Excerpts of spatial question data:
○ ○ ○ ○ ○

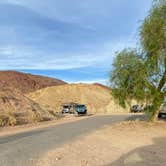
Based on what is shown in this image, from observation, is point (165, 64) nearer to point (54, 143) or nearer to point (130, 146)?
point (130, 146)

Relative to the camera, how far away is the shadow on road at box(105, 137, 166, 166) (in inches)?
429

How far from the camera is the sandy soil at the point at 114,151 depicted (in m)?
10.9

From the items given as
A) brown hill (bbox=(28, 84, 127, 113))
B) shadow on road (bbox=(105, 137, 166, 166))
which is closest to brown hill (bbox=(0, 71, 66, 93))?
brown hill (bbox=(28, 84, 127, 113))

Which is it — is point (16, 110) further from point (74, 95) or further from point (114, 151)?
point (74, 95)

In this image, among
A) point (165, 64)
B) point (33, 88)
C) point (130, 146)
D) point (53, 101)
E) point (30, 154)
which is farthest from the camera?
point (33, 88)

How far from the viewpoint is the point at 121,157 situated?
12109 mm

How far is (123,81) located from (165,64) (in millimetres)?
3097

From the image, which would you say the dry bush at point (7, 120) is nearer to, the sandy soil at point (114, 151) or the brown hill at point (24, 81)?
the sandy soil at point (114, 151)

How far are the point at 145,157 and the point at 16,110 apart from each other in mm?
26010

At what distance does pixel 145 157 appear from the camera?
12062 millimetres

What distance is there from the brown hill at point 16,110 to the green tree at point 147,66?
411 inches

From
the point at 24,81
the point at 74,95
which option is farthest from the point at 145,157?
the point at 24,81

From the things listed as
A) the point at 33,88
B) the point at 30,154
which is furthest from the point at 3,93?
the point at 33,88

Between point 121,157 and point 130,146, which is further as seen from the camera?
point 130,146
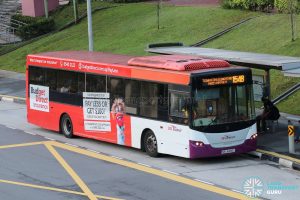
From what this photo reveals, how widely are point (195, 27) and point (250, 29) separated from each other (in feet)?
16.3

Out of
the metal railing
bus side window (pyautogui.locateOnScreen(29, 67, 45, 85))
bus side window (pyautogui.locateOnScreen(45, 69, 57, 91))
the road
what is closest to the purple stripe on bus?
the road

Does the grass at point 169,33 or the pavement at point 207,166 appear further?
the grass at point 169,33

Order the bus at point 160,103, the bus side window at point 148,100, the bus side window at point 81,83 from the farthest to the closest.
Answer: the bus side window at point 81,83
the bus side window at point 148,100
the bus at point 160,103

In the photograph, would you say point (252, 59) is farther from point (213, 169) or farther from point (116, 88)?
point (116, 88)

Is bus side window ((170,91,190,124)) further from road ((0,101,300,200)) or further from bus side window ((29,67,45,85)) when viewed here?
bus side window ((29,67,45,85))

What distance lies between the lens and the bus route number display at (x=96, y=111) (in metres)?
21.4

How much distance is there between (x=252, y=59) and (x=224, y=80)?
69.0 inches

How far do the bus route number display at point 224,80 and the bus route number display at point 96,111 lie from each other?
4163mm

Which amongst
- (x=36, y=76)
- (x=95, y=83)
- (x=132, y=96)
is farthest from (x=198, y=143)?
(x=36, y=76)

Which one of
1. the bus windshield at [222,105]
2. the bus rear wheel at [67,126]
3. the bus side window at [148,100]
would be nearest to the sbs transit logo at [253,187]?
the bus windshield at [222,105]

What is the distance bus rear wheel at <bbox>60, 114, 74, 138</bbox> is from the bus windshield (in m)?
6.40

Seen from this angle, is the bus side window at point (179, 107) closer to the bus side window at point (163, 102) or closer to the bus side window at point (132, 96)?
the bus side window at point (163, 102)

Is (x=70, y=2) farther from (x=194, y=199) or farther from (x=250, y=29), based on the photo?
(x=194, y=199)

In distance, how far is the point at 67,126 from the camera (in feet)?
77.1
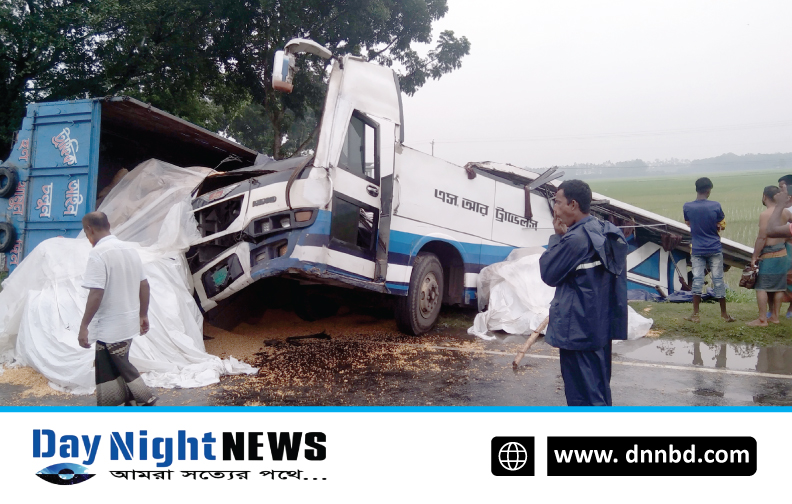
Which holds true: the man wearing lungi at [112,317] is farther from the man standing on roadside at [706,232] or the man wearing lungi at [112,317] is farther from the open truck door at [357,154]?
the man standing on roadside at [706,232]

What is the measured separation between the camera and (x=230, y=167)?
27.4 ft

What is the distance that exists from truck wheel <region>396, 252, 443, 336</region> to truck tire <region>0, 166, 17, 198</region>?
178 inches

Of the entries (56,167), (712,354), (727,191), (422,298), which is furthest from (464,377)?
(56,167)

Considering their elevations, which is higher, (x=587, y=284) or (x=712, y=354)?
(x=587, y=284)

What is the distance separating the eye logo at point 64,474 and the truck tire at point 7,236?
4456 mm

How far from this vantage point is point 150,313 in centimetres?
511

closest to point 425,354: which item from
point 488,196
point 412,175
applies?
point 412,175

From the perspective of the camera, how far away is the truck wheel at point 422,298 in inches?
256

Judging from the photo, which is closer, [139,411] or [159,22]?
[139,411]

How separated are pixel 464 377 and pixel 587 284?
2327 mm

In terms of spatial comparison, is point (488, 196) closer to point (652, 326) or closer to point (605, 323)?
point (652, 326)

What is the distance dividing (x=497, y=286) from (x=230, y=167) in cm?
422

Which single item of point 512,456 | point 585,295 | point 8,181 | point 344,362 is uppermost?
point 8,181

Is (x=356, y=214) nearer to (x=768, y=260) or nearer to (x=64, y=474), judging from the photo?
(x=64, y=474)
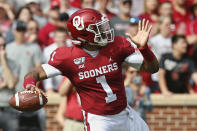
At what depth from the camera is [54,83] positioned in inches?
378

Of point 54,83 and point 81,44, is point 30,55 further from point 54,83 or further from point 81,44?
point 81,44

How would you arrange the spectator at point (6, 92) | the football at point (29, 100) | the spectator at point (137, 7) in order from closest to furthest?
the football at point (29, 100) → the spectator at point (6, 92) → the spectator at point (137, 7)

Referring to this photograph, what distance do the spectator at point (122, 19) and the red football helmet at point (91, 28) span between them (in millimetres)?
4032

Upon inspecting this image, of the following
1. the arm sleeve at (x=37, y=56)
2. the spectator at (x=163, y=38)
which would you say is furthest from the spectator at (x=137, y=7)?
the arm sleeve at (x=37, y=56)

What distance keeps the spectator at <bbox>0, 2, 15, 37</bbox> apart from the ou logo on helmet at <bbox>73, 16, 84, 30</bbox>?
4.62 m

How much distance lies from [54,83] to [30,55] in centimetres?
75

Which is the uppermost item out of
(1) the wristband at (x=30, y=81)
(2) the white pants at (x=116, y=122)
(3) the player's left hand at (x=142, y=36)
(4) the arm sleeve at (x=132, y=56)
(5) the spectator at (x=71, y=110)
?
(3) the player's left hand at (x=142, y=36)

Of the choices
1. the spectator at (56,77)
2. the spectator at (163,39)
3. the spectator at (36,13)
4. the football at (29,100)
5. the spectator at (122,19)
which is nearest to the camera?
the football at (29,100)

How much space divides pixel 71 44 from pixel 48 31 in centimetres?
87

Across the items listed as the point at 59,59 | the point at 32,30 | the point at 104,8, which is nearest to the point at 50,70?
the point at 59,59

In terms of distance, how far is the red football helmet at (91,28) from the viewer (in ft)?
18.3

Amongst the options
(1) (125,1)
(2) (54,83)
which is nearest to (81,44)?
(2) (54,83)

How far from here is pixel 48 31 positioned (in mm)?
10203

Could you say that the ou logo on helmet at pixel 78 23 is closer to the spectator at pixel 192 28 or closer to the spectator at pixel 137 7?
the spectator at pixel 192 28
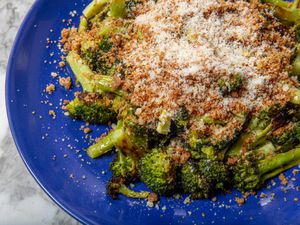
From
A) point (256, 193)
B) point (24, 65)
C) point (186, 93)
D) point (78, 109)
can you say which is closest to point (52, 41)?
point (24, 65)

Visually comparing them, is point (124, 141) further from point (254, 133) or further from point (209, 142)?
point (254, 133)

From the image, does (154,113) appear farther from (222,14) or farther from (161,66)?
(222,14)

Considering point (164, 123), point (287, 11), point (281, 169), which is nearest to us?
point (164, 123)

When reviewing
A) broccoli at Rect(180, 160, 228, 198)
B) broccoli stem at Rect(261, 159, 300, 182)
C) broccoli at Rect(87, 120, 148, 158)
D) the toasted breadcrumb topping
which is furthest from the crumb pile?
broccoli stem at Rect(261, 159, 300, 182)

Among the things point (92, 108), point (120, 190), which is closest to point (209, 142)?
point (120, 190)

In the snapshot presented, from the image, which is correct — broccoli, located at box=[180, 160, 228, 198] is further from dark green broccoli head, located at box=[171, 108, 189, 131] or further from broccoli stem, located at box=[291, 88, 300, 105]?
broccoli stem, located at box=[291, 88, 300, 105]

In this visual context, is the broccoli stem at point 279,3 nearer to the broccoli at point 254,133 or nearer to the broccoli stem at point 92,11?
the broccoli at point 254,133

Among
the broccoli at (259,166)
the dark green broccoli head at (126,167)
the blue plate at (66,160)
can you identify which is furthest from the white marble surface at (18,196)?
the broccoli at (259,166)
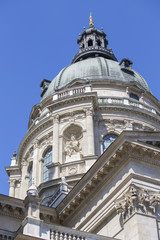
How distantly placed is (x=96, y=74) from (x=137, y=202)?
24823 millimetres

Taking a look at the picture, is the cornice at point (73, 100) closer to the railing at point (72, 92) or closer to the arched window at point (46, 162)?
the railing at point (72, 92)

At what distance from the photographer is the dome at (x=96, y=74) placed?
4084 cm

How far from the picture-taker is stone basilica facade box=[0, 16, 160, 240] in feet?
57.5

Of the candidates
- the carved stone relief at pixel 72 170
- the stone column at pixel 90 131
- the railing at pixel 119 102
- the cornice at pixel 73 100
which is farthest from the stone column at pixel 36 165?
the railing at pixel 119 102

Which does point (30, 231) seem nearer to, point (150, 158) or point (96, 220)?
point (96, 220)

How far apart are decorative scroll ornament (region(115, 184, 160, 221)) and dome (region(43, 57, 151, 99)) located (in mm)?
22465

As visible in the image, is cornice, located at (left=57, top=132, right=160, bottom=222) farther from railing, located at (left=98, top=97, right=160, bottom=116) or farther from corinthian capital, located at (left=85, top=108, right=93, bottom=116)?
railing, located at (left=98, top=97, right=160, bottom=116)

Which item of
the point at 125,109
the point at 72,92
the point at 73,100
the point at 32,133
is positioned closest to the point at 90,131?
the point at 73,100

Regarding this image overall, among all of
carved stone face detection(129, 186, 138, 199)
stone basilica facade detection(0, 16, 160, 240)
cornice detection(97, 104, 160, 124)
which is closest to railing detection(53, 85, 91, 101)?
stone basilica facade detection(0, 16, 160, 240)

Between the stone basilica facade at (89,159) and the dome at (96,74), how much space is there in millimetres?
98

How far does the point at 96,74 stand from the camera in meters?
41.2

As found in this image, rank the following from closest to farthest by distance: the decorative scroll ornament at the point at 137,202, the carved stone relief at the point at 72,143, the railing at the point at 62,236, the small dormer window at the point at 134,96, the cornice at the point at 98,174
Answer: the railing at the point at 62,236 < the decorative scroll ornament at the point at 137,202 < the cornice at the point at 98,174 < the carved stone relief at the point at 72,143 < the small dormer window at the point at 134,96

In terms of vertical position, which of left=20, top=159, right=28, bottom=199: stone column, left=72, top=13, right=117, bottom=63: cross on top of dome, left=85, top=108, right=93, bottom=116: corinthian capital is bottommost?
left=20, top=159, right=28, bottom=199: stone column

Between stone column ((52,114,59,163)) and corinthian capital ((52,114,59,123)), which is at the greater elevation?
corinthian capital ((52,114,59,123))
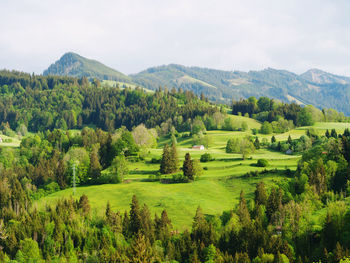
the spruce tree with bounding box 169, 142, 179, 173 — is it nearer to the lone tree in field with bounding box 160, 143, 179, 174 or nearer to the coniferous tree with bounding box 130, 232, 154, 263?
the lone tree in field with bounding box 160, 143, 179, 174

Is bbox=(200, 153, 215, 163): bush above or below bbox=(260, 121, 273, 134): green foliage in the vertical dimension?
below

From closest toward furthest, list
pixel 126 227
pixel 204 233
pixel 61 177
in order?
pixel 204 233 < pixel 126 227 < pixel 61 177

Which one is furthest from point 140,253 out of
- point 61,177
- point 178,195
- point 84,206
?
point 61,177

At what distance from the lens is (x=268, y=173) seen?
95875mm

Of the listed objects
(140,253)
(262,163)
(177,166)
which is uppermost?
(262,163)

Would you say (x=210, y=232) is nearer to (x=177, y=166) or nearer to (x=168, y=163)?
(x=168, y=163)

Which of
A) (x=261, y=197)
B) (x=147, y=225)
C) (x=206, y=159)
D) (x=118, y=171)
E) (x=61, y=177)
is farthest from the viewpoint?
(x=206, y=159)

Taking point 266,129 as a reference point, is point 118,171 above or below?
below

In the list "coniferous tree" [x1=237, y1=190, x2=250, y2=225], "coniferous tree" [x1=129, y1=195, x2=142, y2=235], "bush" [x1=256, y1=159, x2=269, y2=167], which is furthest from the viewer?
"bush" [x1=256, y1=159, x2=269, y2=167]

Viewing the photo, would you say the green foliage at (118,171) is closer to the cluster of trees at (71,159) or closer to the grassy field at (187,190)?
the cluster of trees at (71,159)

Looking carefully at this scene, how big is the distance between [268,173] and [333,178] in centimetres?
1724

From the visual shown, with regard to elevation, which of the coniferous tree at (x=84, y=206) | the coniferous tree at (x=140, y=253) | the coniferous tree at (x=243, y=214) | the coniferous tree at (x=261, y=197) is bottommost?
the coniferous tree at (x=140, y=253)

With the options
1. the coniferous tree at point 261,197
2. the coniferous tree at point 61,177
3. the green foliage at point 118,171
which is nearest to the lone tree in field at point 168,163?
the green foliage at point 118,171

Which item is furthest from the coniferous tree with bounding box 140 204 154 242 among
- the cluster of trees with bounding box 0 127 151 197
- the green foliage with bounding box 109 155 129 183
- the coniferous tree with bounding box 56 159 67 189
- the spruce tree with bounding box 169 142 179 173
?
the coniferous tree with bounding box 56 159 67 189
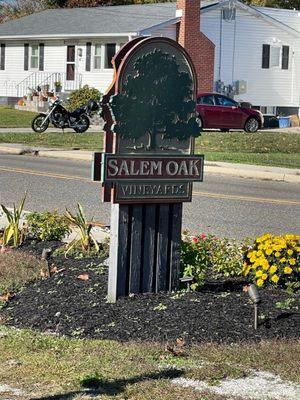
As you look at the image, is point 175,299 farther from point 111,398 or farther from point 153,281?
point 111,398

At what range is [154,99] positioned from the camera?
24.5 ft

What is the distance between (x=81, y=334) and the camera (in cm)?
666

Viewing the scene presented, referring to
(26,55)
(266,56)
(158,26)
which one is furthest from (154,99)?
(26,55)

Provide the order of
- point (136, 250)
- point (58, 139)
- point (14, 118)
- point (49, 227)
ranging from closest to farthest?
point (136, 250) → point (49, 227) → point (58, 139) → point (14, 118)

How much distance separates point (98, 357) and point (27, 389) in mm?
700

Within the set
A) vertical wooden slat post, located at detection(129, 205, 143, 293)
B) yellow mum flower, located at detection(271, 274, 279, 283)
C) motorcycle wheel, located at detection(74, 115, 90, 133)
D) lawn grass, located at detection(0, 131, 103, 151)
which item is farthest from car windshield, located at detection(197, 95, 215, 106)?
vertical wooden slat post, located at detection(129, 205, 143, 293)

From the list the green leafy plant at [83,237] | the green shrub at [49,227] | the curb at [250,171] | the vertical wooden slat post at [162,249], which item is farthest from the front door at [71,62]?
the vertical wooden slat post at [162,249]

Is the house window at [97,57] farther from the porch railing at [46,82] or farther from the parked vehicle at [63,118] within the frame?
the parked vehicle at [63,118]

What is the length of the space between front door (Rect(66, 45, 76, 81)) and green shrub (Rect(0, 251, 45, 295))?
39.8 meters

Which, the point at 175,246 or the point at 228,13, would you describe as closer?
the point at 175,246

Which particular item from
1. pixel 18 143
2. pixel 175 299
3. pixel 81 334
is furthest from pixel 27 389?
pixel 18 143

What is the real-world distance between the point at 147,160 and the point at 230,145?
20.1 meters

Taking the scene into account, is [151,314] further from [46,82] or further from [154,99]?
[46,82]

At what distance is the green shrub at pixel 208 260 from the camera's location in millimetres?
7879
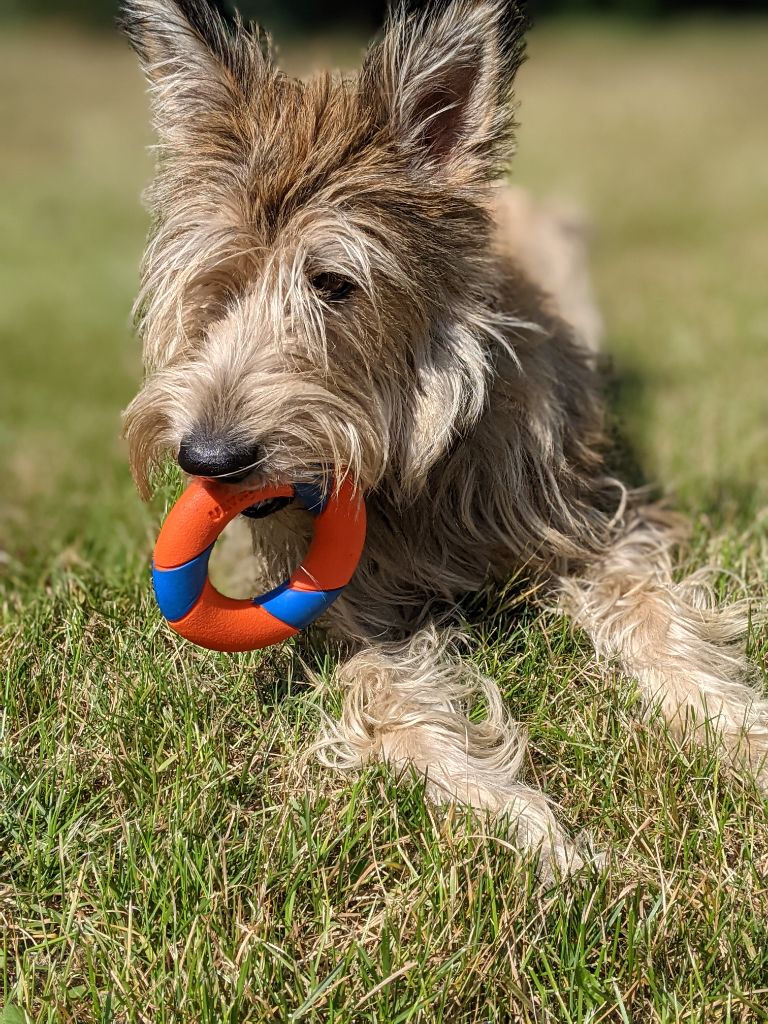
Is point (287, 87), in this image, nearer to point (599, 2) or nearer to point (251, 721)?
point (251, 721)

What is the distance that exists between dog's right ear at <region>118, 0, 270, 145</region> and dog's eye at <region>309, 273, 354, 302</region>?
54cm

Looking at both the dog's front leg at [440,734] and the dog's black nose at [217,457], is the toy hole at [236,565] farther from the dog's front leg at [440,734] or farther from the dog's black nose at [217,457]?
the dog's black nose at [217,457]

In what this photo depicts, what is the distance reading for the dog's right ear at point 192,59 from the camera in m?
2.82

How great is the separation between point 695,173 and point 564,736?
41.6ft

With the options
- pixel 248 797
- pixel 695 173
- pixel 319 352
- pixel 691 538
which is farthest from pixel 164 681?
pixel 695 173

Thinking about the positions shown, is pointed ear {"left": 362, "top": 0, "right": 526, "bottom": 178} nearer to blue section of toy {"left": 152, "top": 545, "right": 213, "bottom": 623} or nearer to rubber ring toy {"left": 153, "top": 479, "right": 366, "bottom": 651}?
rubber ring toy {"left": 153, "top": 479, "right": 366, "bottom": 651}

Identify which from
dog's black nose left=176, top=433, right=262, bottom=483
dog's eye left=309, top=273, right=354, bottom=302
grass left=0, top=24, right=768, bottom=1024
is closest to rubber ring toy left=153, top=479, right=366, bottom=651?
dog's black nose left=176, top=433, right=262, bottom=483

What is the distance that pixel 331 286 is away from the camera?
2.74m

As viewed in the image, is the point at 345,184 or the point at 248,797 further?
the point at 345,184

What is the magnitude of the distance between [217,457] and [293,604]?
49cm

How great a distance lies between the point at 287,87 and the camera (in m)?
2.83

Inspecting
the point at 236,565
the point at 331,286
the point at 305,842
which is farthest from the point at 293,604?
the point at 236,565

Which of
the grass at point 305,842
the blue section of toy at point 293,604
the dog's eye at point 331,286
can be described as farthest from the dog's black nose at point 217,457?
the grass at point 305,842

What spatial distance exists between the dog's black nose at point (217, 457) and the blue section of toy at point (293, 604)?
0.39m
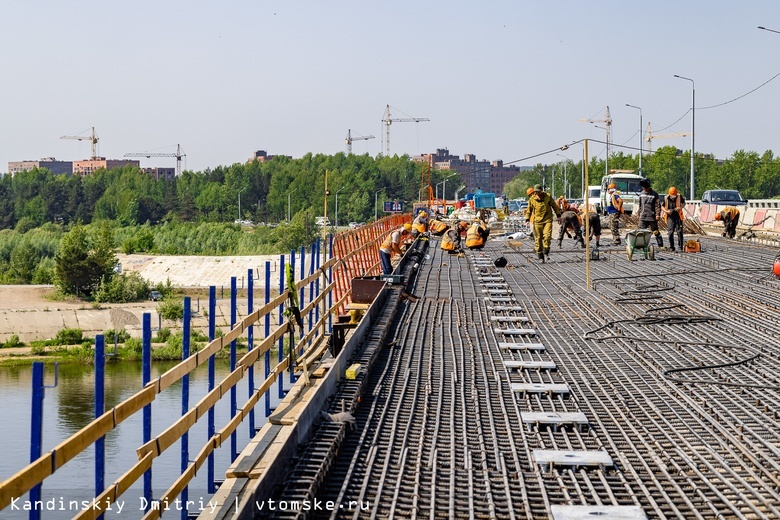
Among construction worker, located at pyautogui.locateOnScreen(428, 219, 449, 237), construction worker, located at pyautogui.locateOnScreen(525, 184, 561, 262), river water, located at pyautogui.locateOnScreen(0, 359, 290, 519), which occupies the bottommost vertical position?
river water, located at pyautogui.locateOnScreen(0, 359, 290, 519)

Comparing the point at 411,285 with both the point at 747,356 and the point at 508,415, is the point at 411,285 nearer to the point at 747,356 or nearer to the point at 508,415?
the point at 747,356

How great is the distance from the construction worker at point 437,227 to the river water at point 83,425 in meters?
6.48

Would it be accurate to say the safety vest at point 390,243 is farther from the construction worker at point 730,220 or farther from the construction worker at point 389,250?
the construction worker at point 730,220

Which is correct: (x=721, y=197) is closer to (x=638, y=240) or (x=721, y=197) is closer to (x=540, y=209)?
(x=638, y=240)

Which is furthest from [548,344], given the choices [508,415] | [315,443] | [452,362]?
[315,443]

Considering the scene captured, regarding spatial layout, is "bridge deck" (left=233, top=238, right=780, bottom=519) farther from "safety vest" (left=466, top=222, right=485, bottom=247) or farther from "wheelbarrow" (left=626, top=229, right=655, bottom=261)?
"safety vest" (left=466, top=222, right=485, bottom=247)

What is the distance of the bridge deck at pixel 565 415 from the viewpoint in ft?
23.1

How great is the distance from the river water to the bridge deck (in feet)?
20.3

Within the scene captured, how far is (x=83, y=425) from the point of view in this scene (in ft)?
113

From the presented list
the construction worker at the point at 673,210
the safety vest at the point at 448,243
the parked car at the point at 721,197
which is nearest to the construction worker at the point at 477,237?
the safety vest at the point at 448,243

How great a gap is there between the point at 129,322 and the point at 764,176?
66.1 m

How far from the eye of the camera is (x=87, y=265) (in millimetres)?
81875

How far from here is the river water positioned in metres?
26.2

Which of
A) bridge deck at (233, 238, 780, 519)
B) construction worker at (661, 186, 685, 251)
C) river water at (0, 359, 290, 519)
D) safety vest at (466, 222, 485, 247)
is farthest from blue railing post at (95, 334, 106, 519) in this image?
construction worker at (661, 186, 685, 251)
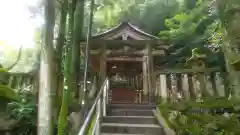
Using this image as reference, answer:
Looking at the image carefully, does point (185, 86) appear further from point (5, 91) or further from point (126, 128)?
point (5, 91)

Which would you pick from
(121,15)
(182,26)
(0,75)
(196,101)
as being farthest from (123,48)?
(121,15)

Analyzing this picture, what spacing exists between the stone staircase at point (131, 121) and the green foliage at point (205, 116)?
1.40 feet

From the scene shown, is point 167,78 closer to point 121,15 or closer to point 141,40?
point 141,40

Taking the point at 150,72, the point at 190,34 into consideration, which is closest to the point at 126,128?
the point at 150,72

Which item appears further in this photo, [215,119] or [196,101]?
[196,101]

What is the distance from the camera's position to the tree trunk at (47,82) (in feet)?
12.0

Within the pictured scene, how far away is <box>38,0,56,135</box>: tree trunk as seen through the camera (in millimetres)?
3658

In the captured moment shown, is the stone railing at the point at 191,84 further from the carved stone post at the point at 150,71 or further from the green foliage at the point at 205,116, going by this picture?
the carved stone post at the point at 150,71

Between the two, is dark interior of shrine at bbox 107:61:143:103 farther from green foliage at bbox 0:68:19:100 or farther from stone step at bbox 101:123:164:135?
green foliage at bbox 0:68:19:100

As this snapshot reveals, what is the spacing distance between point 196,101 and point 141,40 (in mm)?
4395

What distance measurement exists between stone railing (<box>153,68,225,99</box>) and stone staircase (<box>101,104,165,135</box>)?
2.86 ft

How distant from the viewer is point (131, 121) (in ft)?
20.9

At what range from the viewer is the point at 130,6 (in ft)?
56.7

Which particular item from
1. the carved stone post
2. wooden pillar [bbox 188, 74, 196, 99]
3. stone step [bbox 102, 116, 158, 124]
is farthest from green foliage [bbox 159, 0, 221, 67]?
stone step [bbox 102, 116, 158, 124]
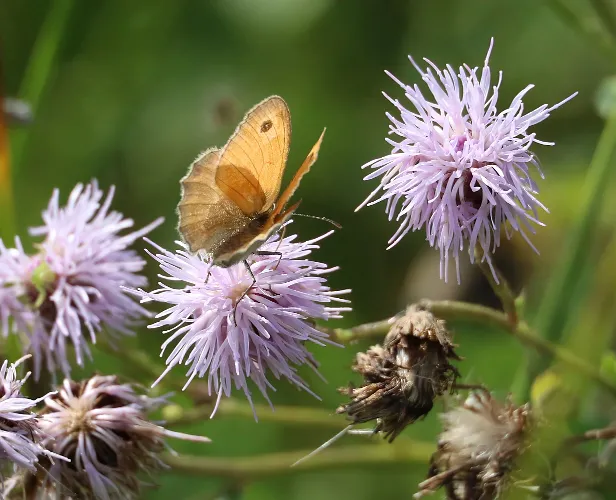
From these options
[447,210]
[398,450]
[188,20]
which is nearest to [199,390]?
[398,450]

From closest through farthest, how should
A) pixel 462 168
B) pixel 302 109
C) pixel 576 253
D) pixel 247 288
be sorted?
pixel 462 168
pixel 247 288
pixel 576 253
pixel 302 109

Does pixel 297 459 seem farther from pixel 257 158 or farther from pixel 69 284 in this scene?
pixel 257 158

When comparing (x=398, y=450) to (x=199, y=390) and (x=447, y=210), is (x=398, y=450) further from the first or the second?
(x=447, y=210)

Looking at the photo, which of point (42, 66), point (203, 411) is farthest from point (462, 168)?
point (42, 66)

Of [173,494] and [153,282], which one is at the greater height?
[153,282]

○ ○ ○ ○ ○

### What the exercise asks
Transcribe everything from the start of the rows down to the line containing "12062 millimetres", with both ends included. Leave the pictures out of your copy.

### Result
Based on what is shown in this image, from observation, is point (165, 64) nearer to point (54, 143) or nearer to point (130, 146)?
point (130, 146)

Relative to the camera, how far away is the shadow on road at box(105, 137, 166, 166) (in inches)?
429

How far from the camera is the sandy soil at the point at 114,151 depicted (in m)?
10.9

From the items given as
A) brown hill (bbox=(28, 84, 127, 113))
B) shadow on road (bbox=(105, 137, 166, 166))
which is closest to brown hill (bbox=(0, 71, 66, 93))?
brown hill (bbox=(28, 84, 127, 113))

Which is it — is point (16, 110) further from point (74, 95) or further from point (114, 151)?
point (74, 95)

In this image, among
A) point (165, 64)
B) point (33, 88)
C) point (130, 146)
D) point (53, 101)
E) point (30, 154)
which is farthest from the camera?
point (33, 88)

How far from the viewpoint is the point at 121,157 situated?
12109 mm

How far is (123,81) located from (165,64) (in millimetres)?
3097

From the image, which would you say the dry bush at point (7, 120) is nearer to, the sandy soil at point (114, 151) or the brown hill at point (24, 81)?
the sandy soil at point (114, 151)

How far are the point at 145,157 and the point at 16,110 apart from each other in mm?
26010

At what distance does pixel 145 157 appear from the camera?
12062 millimetres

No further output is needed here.